La internacionalización de la empresa española, como el amor romántico que hoy conocemos, tiene fecha de nacimiento y un porqué.
A principios de los noventa la ID española apenas era del 1% del PIB, mientras que a finales de los noventa más del 9% del PIB. España pasó de ser importante receptor de capitales (finales de los 80) a ser un gran emisor de capitales (finales de los noventa: 5,6% de los recursos mundiales). Este cambio convirtió a España de receptora en emisora neta de recursos entre 1997 y 2000. En 1999, España se situaba en el sexto lugar con más de 39.000 mill. de euros. En este momento es cuando comienzan a surgir las primeras grandes empresas multinacionales españolas. Actualmente, España se sitúa entre las 10 economías más abiertas del mundo (65% del PIB).
Desde comienzos de los 60 hasta la entrada en la UE América Latina superó a la UE como receptor de IDE procedente de España donde destacó el sector manufacturero. Entre 1986-1990, la inversión española dirigida a países comunitarios superó, en todos los sectores, a la dirigida a América Latina
En la década de los noventa podemos observar un gran dinamismo de la inversión española en América Latina (primer país inversor europeo y segundo mundial, llegándose a 20.000 mill. de $ en 1999, a destacar los sectores energéticos (electricidad, petróleo, agua y gas), intermediación financiera y seguros, transportes y comunicaciones.
Observamos un fuerte descenso de la ID española en América Latina desde 2000 y un aumento de la ID de España hacia Europa dada la crisis económica de algunos países latinoamericanos (Argentina), el aumento del riesgo-país (Venezuela y Bolivia) y la segunda integración europea derivada de la moneda única.
Todos tenemos claro que las empresas no juegan con su dinero (shareholders y stakeholders en general) porque sí… Las empresas españolas han seguido una estrategia fundamentada en motivos perfectamente perfilados y alineados con sus intereses. En primer lugar, si las empresas españolas decidieron apostar por América Latina fue debido al evidente crecimiento económico de muchos de estos países (sobretodo en los 90). ¿Y solo por esto? Nada más lejos de la realidad, la propia saturación “en casa” y en general europea hizo que los empresarios españoles vieran en Latino América un suculento, aunque como todos los negocios en esta vida, arriesgado mercado potencial. La incertidumbre en estos países que anteriormente frenaba las firmas españolas se vio compensada por una “aparente” mayor estabilidad jurídica e institucional y una evolución hacia estructuras políticas más democráticas que hicieron que finalmente las grandes empresas españolas se lanzaran a por este mercado. (Recuerden que anteriormente la presencia internacional podría tacharse de nula, llegar a ser una de las economías más cerradas dentro de la OCDE no es decir poco amigos…). Pero como todo en esta vida, la estrategia es fundamental y, hacerse con sectores desregulados o sectores de servicios liberalizados antes que otros paises (tales como minería, hidrocarburos, gas, agua, telecomunicaciones…) también jugó su papel a la hora de decantarse por América Latina.
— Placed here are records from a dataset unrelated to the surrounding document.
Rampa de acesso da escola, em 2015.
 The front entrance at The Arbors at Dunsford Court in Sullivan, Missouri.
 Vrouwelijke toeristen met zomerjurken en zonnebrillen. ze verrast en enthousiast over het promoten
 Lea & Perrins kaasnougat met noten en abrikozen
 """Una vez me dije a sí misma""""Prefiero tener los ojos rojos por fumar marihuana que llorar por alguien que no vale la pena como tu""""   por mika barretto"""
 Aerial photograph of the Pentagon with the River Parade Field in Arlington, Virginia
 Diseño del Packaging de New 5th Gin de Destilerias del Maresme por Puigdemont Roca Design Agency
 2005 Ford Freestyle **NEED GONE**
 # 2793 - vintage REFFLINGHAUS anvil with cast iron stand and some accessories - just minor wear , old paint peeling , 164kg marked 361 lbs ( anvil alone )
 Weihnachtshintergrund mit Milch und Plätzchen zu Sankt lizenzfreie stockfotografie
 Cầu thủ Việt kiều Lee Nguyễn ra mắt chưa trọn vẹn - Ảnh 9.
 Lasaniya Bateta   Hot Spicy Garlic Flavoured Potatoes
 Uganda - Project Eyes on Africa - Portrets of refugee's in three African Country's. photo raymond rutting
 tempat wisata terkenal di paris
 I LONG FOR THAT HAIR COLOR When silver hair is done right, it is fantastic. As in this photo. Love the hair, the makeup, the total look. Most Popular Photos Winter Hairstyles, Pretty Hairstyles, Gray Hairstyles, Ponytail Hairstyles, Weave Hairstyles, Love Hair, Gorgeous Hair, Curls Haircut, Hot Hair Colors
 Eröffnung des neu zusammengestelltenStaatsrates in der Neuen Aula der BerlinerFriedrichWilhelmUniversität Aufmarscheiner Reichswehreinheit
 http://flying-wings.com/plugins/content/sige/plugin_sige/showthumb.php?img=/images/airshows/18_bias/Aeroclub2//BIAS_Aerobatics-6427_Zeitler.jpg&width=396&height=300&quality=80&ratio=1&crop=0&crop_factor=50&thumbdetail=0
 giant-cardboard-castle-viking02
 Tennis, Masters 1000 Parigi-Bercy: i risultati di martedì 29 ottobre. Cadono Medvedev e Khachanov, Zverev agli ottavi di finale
Pero no todo fue debido a las oportunidades, los lazos culturales -tales como la lengua- que unen nuestra patria con nuestros hermanos latinos (de hecho, si son latinos es por nosotros, españoles, portugueses, italianos… no lo olvidemos) fue el otro gran motivo a parte de las oportunidades mencionadas.
Por otra parte, si debiéramos caracterizar a las empresas multinacionales españolas de algún modo… ¿Cómo lo haríamos? ¿Qué factores o rasgos explican qué características similares entre ellas? O dicho de otro modo, ¿qué tienen las empresas españolas con presencia internacional en común?
En primer lugar podemos hablar de concentración, ya que pocas empresas son las culpables de la mayoría de la inversión (entre 1994-2000, las empresas con capital superior a 60 mill. de euros explican el 80% de la inversión. Entre ellas, 6 empresas el 57%). Por otro lado, se observa que gran parte de ellas responden a un crecimiento internacional (forma de entrada) basado en las adquisiciones (adquisición de participaciones mayoritarias que permiten implantar el “know-how” de gestión mediante un control completo). Podemos seguir dibujando el perfil de la empresa tipo española en el extranjero mediante una estrategia mayoritariamente multidoméstica con adaptación como es el caso de los sectores tales como banca, telefonía, electricidad…).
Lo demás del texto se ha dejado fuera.